● **What this task involves**
Your task is to return the line containing "Over what distance" plus every line after it, exactly and with nothing added.

● **Records for the task**
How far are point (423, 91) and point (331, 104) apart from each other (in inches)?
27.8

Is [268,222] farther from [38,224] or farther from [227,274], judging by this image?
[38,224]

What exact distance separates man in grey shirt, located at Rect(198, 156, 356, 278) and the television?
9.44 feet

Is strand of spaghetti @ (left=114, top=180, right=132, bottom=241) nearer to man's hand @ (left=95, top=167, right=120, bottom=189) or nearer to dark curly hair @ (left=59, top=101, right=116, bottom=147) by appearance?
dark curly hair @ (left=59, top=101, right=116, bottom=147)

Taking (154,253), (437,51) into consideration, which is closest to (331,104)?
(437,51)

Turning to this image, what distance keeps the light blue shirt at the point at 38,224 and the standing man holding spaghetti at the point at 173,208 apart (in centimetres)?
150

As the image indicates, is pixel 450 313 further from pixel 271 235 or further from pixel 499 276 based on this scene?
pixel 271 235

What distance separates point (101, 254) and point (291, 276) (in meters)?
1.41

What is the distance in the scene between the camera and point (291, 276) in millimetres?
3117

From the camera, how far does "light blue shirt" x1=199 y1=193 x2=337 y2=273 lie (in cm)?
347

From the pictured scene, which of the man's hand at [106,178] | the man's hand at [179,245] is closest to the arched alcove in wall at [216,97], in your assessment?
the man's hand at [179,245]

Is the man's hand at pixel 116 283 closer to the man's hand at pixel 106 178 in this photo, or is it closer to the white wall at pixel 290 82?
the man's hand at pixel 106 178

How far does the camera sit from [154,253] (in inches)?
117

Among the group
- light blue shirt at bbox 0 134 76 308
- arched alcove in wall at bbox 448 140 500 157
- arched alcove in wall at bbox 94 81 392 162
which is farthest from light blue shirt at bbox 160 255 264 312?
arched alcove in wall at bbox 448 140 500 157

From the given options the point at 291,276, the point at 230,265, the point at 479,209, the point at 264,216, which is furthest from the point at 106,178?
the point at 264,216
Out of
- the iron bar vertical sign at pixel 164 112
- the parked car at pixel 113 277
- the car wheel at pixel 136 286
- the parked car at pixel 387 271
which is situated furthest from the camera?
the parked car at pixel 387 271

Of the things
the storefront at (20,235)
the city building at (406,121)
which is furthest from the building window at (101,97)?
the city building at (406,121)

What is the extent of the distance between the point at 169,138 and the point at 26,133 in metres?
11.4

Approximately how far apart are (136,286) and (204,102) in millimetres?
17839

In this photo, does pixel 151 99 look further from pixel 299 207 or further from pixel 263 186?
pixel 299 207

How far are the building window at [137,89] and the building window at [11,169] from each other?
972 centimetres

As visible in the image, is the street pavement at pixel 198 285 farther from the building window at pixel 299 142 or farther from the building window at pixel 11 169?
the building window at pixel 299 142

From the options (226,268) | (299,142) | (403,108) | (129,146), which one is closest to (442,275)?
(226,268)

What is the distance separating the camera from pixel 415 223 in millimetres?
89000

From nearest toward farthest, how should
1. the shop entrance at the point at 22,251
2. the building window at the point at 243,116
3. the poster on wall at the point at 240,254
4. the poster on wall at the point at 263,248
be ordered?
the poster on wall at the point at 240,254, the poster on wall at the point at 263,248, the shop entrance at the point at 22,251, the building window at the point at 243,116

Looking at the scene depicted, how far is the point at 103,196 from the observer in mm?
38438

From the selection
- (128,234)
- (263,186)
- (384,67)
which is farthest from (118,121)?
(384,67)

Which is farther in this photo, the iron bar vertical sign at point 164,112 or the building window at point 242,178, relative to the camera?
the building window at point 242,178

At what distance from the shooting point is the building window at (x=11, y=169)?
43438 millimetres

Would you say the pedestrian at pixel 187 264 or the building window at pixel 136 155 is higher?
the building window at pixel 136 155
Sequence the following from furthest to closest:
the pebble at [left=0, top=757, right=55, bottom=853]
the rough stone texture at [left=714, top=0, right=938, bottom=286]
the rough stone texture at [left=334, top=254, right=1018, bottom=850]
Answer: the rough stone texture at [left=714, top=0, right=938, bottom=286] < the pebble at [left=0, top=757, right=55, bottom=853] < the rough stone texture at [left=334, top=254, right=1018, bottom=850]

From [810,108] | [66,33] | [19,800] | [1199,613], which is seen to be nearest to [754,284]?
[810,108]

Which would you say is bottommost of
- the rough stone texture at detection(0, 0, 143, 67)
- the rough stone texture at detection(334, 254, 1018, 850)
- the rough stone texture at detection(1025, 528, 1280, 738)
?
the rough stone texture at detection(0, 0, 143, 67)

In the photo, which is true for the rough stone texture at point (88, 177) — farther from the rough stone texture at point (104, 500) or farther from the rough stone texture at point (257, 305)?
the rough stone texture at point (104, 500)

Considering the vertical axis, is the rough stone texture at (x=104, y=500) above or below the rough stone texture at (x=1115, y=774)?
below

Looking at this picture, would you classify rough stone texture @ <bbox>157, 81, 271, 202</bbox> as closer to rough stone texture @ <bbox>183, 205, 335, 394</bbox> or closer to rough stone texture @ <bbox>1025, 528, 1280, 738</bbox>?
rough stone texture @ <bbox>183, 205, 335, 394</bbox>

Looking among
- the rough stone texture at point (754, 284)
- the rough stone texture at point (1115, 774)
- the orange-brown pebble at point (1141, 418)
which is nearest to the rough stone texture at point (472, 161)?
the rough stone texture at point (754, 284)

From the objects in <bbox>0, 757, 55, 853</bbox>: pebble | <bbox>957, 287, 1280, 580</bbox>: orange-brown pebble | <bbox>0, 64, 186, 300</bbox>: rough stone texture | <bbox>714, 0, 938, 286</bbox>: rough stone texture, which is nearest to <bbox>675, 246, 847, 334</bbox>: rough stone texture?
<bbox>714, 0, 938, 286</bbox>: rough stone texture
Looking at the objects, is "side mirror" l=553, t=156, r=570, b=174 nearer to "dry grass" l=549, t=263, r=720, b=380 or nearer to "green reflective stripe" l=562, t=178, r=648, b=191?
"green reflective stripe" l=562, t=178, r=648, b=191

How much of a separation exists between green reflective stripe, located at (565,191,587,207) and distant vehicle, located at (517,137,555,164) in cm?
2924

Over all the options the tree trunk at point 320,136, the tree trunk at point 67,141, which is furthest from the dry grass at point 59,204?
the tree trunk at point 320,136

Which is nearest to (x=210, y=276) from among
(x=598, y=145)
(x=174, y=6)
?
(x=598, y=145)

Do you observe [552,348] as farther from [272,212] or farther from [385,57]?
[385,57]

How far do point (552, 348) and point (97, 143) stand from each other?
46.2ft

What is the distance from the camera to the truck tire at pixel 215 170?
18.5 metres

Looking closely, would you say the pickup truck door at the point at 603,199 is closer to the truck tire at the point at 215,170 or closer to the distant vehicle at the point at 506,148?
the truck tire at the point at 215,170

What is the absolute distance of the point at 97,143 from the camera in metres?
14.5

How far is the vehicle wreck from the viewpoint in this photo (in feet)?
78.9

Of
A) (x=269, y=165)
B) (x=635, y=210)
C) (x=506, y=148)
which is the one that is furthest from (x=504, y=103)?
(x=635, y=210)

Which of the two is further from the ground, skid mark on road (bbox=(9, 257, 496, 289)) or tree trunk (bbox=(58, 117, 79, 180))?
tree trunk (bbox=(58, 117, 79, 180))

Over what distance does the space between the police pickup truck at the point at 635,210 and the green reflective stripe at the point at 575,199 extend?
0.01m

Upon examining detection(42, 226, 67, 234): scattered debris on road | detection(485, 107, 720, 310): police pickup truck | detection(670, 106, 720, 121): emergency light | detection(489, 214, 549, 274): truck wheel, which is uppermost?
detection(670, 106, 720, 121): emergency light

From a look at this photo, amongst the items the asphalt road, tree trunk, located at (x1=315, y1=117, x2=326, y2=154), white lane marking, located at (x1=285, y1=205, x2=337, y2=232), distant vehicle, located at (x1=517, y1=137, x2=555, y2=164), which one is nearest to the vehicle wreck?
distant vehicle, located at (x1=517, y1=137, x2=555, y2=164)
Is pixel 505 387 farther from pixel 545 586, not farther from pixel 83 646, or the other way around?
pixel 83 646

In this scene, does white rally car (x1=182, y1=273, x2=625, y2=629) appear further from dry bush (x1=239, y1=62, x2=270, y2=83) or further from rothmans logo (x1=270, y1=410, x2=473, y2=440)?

● **Solution to the exercise**
Over what distance does the space between the police pickup truck at the point at 635,210 and the green reflective stripe at the point at 575,199 extend?
0.01m

Upon examining detection(42, 226, 67, 234): scattered debris on road | detection(485, 107, 720, 310): police pickup truck | detection(670, 106, 720, 121): emergency light | detection(489, 214, 549, 274): truck wheel, which is uppermost?
detection(670, 106, 720, 121): emergency light

From a look at this photo, amongst the items the asphalt road, tree trunk, located at (x1=315, y1=117, x2=326, y2=154), white lane marking, located at (x1=285, y1=205, x2=337, y2=232), distant vehicle, located at (x1=517, y1=137, x2=555, y2=164), which one is nearest to the vehicle wreck?
distant vehicle, located at (x1=517, y1=137, x2=555, y2=164)
Is pixel 505 387 farther from pixel 545 586, not farther from pixel 83 646, or the other way around?
pixel 83 646

In this scene, does white rally car (x1=182, y1=273, x2=625, y2=629) appear further from dry bush (x1=239, y1=62, x2=270, y2=83) or further from rothmans logo (x1=270, y1=410, x2=473, y2=440)?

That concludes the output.